═══ Data to process ═══
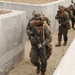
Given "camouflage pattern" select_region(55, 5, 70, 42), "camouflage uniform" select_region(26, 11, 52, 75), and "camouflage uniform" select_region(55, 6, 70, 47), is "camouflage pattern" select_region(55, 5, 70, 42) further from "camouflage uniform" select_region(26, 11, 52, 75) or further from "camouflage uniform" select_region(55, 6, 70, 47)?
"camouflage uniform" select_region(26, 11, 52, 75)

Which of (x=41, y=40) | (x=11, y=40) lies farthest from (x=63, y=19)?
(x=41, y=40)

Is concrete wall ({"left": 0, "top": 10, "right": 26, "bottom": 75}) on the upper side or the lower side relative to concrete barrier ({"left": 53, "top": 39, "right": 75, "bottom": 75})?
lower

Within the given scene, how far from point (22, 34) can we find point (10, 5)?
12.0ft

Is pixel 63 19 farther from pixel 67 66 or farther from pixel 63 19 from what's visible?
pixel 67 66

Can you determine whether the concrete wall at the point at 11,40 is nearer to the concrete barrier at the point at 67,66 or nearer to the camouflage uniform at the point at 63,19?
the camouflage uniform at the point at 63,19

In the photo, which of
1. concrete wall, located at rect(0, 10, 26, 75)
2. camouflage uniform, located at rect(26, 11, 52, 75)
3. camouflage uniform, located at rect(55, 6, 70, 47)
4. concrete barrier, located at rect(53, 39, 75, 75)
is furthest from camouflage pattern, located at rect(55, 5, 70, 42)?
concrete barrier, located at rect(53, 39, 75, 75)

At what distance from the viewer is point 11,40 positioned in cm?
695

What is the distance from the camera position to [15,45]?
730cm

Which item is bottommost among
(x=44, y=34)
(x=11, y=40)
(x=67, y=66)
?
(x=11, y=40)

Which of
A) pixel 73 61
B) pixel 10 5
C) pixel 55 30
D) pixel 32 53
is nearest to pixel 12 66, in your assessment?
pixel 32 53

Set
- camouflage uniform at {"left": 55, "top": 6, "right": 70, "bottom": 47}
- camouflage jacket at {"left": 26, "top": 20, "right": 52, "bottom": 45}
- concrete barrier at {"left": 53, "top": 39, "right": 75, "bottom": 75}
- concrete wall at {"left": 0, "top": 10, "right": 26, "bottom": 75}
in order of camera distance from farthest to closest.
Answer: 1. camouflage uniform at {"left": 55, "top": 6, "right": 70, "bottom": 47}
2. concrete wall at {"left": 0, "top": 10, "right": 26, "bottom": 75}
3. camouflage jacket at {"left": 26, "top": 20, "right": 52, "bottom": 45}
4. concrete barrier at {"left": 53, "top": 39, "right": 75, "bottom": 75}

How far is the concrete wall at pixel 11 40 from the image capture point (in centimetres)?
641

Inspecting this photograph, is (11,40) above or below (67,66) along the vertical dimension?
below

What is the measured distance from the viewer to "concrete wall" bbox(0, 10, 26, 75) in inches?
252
═══
═══ Data to process ═══
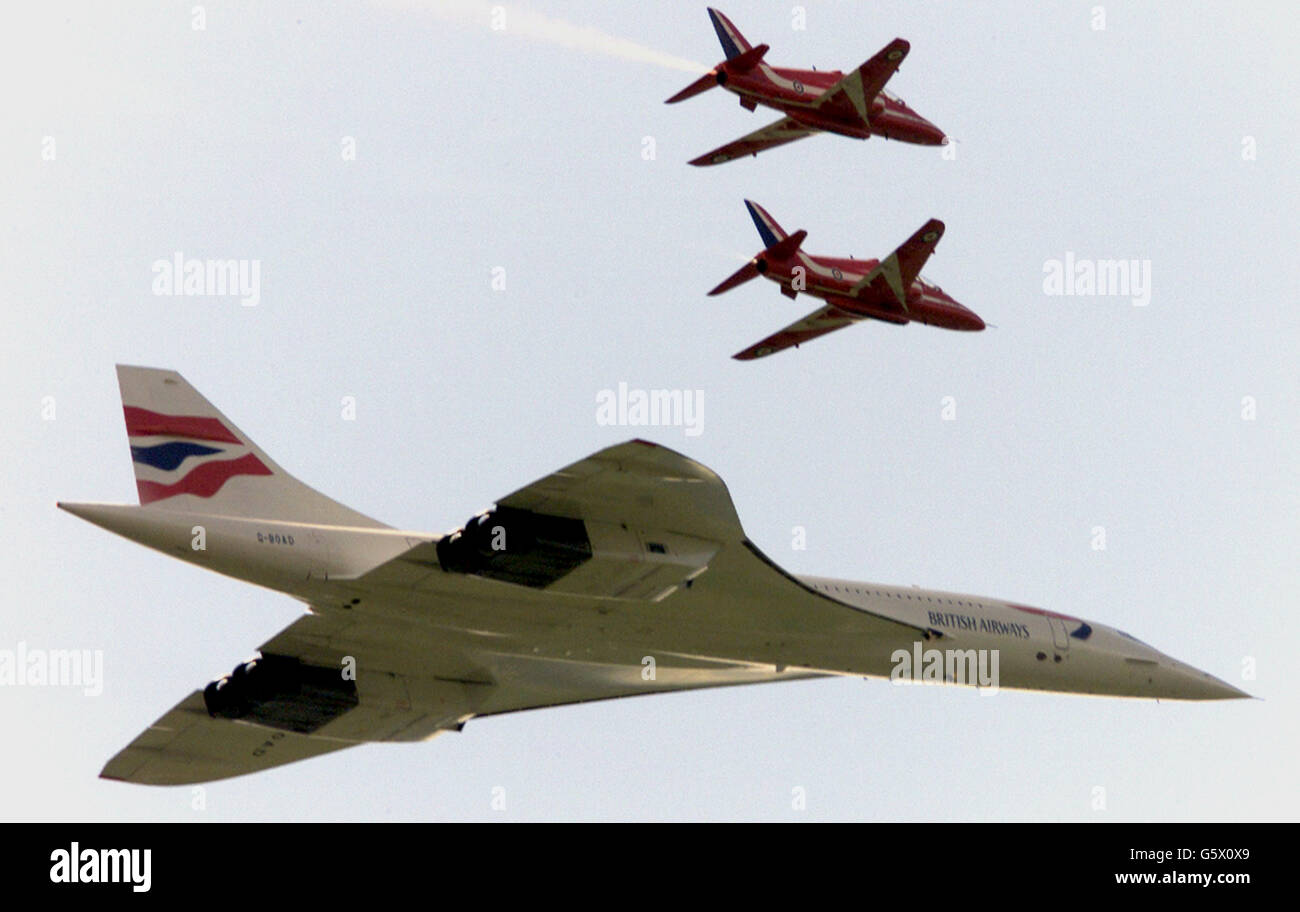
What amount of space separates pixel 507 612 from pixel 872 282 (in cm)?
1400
═══
• _Work instructions_
Gather every line of the data above that contains the word "viewer" and copy each one out in full. Letter case counts.

• _Exercise solution_
At what distance from the viewer is point 11,40 positioned in cm?
What is the measured distance from the viewer to "concrete wall" bbox(0, 10, 26, 75) in inches?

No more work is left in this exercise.